#### Work to complete:
Copy word for word everything from the line containing "Which is nearer" down to the last of the rows.

#### Input for this task

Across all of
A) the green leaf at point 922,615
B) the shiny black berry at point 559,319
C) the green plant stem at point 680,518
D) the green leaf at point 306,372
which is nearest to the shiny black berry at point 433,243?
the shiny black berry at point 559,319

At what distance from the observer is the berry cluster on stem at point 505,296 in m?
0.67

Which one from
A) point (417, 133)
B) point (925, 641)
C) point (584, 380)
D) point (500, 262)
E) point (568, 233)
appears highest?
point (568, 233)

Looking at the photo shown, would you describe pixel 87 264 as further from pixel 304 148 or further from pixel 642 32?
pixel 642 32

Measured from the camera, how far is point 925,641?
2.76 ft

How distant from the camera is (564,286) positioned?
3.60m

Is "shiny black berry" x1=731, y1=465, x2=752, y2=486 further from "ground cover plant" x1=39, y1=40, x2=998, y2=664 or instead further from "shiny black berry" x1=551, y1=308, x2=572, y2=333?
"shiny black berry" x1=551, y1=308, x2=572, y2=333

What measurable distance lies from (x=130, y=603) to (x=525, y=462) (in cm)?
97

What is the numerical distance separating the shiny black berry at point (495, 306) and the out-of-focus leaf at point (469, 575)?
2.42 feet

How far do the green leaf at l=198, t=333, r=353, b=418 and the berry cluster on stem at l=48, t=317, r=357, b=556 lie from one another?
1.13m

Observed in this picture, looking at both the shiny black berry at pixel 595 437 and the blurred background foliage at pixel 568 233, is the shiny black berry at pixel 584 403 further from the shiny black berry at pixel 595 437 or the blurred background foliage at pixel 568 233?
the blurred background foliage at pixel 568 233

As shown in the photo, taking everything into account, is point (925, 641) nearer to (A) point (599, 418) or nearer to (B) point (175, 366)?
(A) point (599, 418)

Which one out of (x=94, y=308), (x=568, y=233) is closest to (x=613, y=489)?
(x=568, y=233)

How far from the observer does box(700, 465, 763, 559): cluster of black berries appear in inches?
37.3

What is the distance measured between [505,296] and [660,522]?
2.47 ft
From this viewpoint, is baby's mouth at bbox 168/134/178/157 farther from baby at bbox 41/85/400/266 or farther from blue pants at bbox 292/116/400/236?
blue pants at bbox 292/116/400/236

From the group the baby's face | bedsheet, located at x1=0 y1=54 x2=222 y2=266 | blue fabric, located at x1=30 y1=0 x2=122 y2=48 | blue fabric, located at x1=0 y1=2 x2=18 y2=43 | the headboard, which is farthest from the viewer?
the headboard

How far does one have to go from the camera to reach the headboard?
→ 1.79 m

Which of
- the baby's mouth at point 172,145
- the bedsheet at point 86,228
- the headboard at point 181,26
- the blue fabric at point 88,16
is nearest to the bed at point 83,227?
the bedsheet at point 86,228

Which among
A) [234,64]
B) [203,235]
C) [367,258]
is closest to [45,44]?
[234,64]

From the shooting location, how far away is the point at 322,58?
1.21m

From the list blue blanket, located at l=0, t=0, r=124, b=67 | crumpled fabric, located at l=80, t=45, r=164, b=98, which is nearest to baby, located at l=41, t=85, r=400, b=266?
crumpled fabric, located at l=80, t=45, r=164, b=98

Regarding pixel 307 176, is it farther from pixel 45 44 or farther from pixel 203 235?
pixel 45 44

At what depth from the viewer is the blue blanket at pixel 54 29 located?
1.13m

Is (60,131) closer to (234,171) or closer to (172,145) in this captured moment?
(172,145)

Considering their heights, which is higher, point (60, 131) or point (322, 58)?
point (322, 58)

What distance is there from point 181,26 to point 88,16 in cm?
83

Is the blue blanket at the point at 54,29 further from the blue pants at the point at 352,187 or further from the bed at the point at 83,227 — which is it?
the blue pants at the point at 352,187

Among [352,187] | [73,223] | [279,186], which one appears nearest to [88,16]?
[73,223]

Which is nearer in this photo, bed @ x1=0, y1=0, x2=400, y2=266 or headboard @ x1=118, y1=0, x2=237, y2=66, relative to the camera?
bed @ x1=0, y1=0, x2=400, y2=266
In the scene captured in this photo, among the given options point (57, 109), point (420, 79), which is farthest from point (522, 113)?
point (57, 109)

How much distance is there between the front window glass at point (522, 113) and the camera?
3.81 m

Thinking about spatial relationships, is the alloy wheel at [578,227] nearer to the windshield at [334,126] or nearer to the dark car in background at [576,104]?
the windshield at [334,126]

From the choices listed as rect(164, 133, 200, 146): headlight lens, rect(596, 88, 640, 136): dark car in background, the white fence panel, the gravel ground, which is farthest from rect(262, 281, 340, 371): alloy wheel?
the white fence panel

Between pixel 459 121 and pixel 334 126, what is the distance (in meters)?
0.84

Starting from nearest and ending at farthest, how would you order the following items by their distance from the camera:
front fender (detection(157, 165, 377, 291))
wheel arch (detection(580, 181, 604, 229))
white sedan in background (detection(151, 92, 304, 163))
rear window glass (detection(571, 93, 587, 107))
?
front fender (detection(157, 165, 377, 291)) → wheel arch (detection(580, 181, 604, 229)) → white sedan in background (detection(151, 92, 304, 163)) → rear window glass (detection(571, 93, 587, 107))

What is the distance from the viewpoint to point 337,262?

########

#### Full answer:
Which is nearer in this photo, bed @ x1=0, y1=0, x2=400, y2=266 or headboard @ x1=118, y1=0, x2=237, y2=66, relative to the camera?
bed @ x1=0, y1=0, x2=400, y2=266
In the scene captured in this photo, among the given options point (57, 109), point (420, 79), which is farthest from point (522, 113)?
point (57, 109)

How much distance is there between the front window glass at point (522, 113) and the camera?
3.81 m

Thinking about spatial relationships, is the alloy wheel at [578,227] nearer to the windshield at [334,126] or nearer to the dark car in background at [576,104]?
the windshield at [334,126]

From the choices listed as rect(164, 133, 200, 146): headlight lens, rect(596, 88, 640, 136): dark car in background, the white fence panel, the gravel ground, which is farthest from rect(262, 281, 340, 371): alloy wheel?
the white fence panel

Between pixel 459 121 and pixel 334 126, what is the distance (in meters)?
0.84

Starting from nearest and ending at farthest, how would you order the following items by their distance from the camera:
front fender (detection(157, 165, 377, 291))
wheel arch (detection(580, 181, 604, 229))
white sedan in background (detection(151, 92, 304, 163))
rear window glass (detection(571, 93, 587, 107))
?
front fender (detection(157, 165, 377, 291)) → wheel arch (detection(580, 181, 604, 229)) → white sedan in background (detection(151, 92, 304, 163)) → rear window glass (detection(571, 93, 587, 107))

What is the distance from the viewpoint to point 337,262?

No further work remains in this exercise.